The hosts had left things half done, losing by nine runs as England fought back superbly to end a 13-match losing streak in India going back to 2006. N Ananthanarayanan reports. Just too expensive

india Updated: Jan 12, 2013 01:28 IST
N Ananthanarayanan

As India's top five batsmen failed every time in the one-day series defeat against Pakistan, skipper Mahendra Singh Dhoni was at pains stressing the importance of a steady opening partnership for the innings to kick on.

And the host batsmen were presented with a perfect opportunity to redeem themselves on a batsmen-friendly pitch at the new Saurashtra Cricket Association stadium in the first one-dayer against England on Friday. Openers Gautam Gambhir and Ajinkya Rahane gave a solid start for a change after England amassed 325 for four that left the hosts needing to equal their second best score in a successful chase - 326/8 made in the 2002 NatWest final at Lord's against England - to slay their batting demons.

But Dhoni has also agonised that at least one of the set batsmen should go on and get a big score. In the end, the hosts had left things half done, losing by nine runs as England fought back superbly to end a 13-match losing streak in India going back to 2006.

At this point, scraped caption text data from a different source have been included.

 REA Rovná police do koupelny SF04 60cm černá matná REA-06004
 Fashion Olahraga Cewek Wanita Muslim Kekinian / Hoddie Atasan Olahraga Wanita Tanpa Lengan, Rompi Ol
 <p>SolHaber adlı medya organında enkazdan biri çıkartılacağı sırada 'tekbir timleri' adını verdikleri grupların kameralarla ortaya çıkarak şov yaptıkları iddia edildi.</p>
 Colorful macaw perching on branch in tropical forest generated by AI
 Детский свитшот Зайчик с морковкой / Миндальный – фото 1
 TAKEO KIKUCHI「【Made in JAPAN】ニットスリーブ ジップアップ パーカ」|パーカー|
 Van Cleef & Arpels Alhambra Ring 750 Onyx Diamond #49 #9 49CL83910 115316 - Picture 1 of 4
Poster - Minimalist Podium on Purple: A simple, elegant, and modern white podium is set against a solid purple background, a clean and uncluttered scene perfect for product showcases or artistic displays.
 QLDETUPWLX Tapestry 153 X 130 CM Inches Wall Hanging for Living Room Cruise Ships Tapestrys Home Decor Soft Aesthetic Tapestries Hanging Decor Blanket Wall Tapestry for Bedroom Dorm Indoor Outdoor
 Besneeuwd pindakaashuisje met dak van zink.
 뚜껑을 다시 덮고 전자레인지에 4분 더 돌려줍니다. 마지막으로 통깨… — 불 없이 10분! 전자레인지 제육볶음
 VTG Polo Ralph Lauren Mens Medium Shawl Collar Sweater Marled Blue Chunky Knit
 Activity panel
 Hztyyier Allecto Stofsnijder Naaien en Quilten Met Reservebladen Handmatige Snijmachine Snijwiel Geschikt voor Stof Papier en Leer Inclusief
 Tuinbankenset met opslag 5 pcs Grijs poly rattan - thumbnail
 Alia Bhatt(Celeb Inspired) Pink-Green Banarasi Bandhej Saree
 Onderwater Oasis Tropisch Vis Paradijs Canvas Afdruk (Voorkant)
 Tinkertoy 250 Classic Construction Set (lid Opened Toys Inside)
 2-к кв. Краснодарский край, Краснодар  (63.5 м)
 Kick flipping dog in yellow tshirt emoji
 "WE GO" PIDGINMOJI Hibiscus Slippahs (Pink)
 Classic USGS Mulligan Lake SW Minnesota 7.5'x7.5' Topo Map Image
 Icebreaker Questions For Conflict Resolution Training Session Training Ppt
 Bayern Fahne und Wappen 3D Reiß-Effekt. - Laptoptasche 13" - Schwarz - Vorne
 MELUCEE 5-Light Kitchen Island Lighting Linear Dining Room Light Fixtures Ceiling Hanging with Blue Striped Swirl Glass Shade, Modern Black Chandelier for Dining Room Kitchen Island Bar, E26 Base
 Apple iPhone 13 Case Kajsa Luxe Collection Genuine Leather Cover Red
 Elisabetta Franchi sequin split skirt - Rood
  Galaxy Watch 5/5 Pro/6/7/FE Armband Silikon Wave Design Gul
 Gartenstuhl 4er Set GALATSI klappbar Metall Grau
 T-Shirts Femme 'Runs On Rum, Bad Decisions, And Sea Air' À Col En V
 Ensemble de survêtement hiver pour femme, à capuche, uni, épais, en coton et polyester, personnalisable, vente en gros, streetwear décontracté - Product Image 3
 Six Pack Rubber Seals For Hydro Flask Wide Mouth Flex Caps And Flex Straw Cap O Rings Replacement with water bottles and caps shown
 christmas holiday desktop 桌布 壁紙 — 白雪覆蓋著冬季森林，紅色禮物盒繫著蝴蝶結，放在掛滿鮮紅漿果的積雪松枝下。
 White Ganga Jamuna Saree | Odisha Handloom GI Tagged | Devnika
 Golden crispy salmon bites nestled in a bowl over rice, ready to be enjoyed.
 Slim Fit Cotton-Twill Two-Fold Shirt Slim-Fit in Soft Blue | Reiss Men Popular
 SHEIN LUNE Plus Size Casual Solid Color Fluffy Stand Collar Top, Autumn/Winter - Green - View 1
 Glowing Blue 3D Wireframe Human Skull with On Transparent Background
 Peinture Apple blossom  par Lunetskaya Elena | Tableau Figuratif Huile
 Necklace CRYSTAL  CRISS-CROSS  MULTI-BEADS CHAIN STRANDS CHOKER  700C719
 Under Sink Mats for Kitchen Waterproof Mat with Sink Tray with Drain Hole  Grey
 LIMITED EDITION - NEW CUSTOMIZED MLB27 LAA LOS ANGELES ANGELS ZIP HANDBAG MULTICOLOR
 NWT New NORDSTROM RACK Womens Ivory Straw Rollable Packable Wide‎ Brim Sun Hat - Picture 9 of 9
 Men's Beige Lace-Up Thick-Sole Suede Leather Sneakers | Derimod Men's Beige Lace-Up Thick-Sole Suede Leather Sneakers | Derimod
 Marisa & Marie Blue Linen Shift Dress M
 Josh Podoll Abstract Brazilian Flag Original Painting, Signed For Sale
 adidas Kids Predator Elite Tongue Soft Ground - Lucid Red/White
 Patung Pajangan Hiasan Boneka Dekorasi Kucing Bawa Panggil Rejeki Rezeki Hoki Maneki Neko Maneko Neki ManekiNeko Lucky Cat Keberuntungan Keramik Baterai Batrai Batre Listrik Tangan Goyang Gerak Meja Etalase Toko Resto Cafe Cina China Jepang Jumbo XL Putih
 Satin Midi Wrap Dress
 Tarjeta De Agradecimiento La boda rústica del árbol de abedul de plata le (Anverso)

Local batsman Cheteshwar Pujara, in the form of his life but left to wait for his ODI debut, watched from the dressing room as his team mates failed to meet the crying need for an innings anchor. And England, though flair is not their strong suit and the man with that word tattooed on him — Kevin Pietersen — was scratchy in his first ODI for a year, still did what comes naturally, planning and execution. The final margin was nine runs but the visitors sealed the deal before that.


For Gambhir, the butterflies were still evident as he swished outside off-stump a few times. Still he and Rahane were doing a competent job until Cook denied the pace they were feeding off, introducing the off-spin of James Tredwell and debutant Joe Root. Rahane holed out to long off and Gambhir flicked to midwicket to give Tredwell's first two wickets.

Indian spinners did not threaten in the afternoon, but Tredwell, like Saeed Ajmal with a fiver in the previous ODI against Pakistan, exposed the weakness in the Indian ranks. He varied the pace superbly to prey on the batsmen's desperation to score, finishing with four wickets and the man-of-the-match award.

Yuvraj was the hero India last time chased 326. For a while the left-hander exploded, sweeping viciously. But England's ploy of bowling a tad short to a leg stump line curbed the scoring angles, and Yuvi finally turned Tredwell into short fine leg's hands.

That left Dhoni and Raina in a dilemma, whether to give the charge during the powerplay overs or wait, only for both to fall once that phase was over. The in-form skipper hit four huge sixes but was foxed by a Dernbach slower one. With two new balls used, Cook knows the technique he adopted in the Tests is sound enough to build the innings. His 75 and the 158-run opening partnership with Ian Bell set the tone.

Indian bowlers kept the scoring to just under six till the final overs. Ashok Dinda, picked ahead of rookie Shami Ahmed, removed KP and Eoin Morgan. But Ishant Sharma wasted his good earlier spells to allow Samit Patel and Craig Kieswetter take 33 runs off his last two overs, the 64 runs from the final five proving decisive.